Re: Returning a string value from a c function to a Objective-C class method. Is there an approved approach?
Re: Returning a string value from a c function to a Objective-C class method. Is there an approved approach?
- Subject: Re: Returning a string value from a c function to a Objective-C class method. Is there an approved approach?
- From: Steve Sisak <email@hidden>
- Date: Fri, 04 Mar 2016 19:25:24 -0500
> On Mar 4, 2016, at 4:14 PM, Alex Zavatone <email@hidden> wrote:
>
> I'm working with PJSIP and PJ's docs clearly state, "we are going to crater unless you do everything SIP related on the main thread."
Ugh.
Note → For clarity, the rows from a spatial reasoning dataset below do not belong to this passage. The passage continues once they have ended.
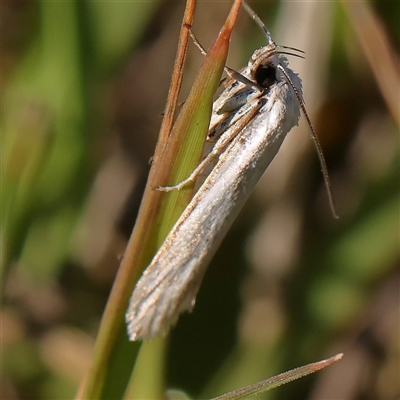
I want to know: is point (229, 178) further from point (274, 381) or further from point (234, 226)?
point (234, 226)

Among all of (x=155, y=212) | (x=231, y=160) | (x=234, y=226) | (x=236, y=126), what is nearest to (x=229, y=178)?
(x=231, y=160)

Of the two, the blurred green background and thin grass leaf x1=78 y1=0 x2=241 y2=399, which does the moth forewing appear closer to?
thin grass leaf x1=78 y1=0 x2=241 y2=399

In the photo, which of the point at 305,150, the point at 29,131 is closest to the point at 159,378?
the point at 29,131

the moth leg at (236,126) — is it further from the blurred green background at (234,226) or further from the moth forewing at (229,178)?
the blurred green background at (234,226)

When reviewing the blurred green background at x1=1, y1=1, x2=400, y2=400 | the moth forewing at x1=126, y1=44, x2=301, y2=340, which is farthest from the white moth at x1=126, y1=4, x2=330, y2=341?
the blurred green background at x1=1, y1=1, x2=400, y2=400

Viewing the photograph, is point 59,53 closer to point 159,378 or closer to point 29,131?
point 29,131
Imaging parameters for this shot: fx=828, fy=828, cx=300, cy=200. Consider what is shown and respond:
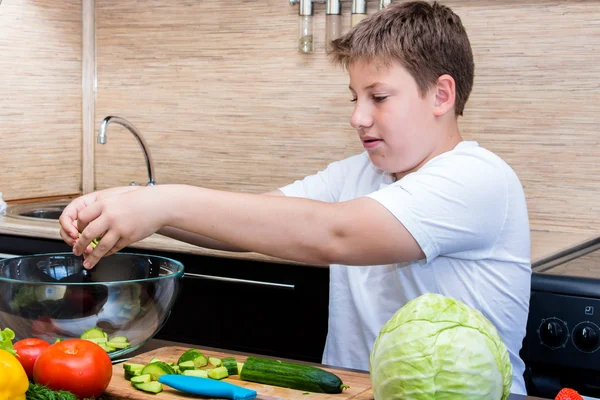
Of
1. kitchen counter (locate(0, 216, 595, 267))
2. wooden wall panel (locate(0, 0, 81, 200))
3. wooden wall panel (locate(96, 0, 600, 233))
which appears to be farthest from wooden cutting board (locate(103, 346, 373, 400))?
wooden wall panel (locate(0, 0, 81, 200))

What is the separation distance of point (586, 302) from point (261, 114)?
1.31 metres

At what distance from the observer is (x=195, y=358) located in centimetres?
123

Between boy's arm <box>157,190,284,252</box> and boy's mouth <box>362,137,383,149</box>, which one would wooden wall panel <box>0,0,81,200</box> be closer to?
boy's arm <box>157,190,284,252</box>

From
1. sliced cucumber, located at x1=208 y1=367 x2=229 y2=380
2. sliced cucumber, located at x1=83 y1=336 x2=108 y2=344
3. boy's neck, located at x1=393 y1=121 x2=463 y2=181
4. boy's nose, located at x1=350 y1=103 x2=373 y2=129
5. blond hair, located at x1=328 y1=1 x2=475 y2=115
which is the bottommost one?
sliced cucumber, located at x1=208 y1=367 x2=229 y2=380

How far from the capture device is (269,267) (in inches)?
82.2

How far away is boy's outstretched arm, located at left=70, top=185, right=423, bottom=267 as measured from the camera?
1.21 metres

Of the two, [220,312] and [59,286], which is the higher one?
[59,286]

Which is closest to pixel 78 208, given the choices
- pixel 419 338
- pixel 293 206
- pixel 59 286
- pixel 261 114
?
pixel 59 286

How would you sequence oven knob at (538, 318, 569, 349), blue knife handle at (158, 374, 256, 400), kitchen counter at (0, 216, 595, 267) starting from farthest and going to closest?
1. kitchen counter at (0, 216, 595, 267)
2. oven knob at (538, 318, 569, 349)
3. blue knife handle at (158, 374, 256, 400)

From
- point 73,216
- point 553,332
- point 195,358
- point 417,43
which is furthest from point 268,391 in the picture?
point 553,332

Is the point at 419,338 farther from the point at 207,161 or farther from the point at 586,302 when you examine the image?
the point at 207,161

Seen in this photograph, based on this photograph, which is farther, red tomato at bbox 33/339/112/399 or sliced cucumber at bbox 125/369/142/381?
sliced cucumber at bbox 125/369/142/381

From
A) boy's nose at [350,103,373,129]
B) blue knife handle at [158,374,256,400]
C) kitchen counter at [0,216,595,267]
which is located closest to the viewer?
blue knife handle at [158,374,256,400]

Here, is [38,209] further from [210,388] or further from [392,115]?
[210,388]
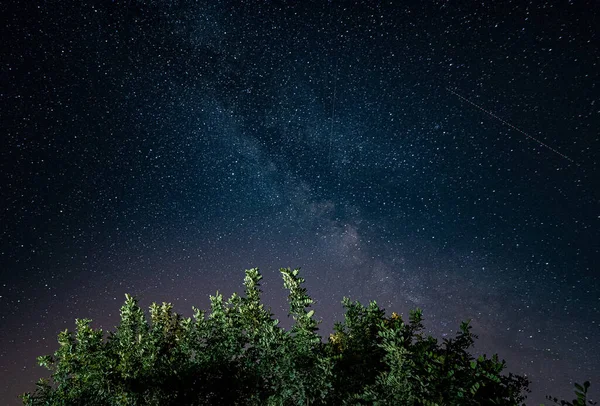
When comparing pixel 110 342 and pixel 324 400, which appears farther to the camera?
pixel 110 342

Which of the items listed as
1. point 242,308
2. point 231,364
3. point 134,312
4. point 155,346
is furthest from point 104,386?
point 242,308

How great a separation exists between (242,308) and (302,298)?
2.59 m

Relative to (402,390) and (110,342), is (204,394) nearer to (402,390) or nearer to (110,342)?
(110,342)

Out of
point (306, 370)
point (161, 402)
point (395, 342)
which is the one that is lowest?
point (161, 402)

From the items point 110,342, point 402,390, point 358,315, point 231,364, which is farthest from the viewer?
point 358,315

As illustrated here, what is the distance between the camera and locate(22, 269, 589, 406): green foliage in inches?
423

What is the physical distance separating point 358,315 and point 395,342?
6457 mm

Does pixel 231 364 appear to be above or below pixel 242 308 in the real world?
below

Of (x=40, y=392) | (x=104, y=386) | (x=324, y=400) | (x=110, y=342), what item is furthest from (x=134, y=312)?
(x=324, y=400)

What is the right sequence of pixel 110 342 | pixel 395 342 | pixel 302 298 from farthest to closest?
1. pixel 110 342
2. pixel 302 298
3. pixel 395 342

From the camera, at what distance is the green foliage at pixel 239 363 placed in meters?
10.7

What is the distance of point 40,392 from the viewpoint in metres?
15.9

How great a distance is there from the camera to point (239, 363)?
41.9 feet

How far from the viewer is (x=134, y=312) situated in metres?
14.7
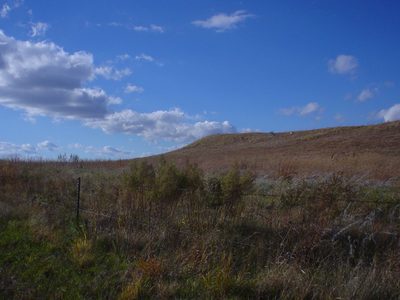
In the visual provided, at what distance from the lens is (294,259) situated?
296 inches

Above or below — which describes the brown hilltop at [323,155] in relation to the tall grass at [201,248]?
above

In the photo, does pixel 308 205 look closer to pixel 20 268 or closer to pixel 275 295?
pixel 275 295

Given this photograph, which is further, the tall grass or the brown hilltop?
the brown hilltop

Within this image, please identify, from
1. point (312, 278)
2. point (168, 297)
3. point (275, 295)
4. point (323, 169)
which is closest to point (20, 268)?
point (168, 297)

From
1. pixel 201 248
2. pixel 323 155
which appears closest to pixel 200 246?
pixel 201 248

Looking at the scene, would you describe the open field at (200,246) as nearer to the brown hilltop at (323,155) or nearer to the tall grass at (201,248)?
the tall grass at (201,248)

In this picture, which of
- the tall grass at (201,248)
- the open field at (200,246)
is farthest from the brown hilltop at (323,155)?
the tall grass at (201,248)

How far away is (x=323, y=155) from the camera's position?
38.8 meters

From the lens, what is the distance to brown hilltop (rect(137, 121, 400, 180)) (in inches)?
1014

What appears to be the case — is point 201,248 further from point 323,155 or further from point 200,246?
point 323,155

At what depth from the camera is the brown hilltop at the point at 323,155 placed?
84.5 feet

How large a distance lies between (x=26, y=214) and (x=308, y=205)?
6.52 meters

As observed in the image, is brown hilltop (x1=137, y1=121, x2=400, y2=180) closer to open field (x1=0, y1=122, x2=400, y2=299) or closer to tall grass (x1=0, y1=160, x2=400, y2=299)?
open field (x1=0, y1=122, x2=400, y2=299)

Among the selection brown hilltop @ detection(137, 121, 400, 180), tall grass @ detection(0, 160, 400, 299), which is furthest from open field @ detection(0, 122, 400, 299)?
brown hilltop @ detection(137, 121, 400, 180)
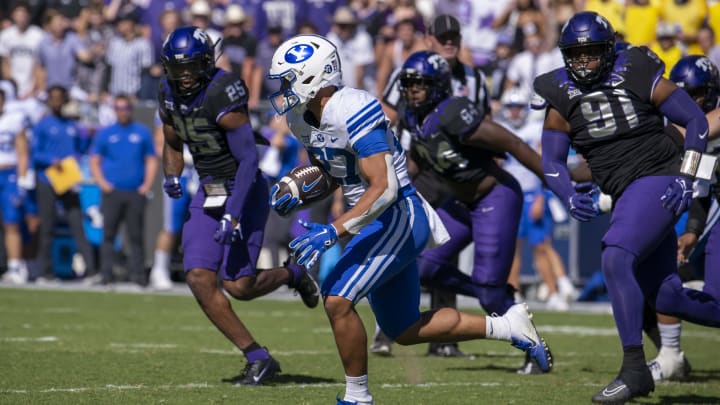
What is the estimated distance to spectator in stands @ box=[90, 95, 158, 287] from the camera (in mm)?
13883

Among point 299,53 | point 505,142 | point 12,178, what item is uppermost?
point 299,53

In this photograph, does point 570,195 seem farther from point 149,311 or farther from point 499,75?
point 499,75

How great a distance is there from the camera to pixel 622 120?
6312 millimetres

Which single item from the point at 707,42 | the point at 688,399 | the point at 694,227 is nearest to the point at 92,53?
the point at 707,42

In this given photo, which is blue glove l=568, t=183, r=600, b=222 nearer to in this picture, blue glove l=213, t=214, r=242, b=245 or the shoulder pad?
the shoulder pad

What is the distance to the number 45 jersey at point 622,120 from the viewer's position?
628 centimetres

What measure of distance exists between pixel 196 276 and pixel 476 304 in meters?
6.10

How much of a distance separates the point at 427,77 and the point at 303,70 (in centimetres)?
209

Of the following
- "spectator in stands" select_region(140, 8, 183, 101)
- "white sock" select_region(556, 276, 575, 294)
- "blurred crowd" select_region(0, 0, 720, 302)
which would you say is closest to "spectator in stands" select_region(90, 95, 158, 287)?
"blurred crowd" select_region(0, 0, 720, 302)

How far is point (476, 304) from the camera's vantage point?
41.5 ft

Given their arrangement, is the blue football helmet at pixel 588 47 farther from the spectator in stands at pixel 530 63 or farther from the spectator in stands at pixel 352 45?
the spectator in stands at pixel 352 45

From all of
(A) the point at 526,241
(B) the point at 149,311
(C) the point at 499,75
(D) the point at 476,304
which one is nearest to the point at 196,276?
(B) the point at 149,311

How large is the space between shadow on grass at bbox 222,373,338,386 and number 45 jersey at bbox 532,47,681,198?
188 centimetres

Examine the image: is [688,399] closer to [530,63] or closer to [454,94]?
[454,94]
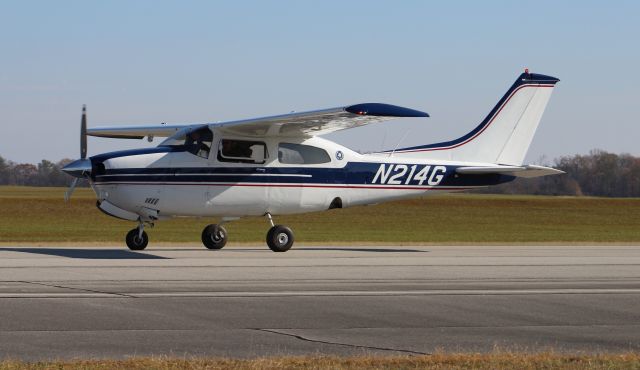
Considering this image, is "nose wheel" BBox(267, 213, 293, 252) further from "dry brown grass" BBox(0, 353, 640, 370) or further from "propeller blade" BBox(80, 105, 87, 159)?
"dry brown grass" BBox(0, 353, 640, 370)

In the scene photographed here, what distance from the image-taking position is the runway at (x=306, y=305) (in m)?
9.97

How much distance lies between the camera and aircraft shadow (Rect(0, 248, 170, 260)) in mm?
20406

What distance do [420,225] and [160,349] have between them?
4041 centimetres

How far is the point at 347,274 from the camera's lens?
55.9 feet

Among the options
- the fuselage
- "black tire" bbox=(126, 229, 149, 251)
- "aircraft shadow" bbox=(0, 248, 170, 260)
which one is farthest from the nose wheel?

And of course, doing networking on the main thread is a no-no according to Apple.
——
First, it might be worth seeing if you can have a PJSIP queue (preferred) or thread, which isn’t the main thread — if there are no locks in PJSIP, but it doesn’t use thread-local storage, then it only need to be protected from reentrancy — then you can just make all your PJSIP calls from blocks wrapped in dispatch_async on the PJSIP queue. Thread-local storage complicates this. But I digress…
——
How is the storage of your C strings allocated? malloc()?
What I’d do is use CFString (from CoreFoundation, which is a C API and does all the right callback stuff) and take advantage of the fact the CFString is toll-free bridged to NSString.
Now your C code returns a CFString (C API) which can be cast to NSString as soon at it hits Obj-C code.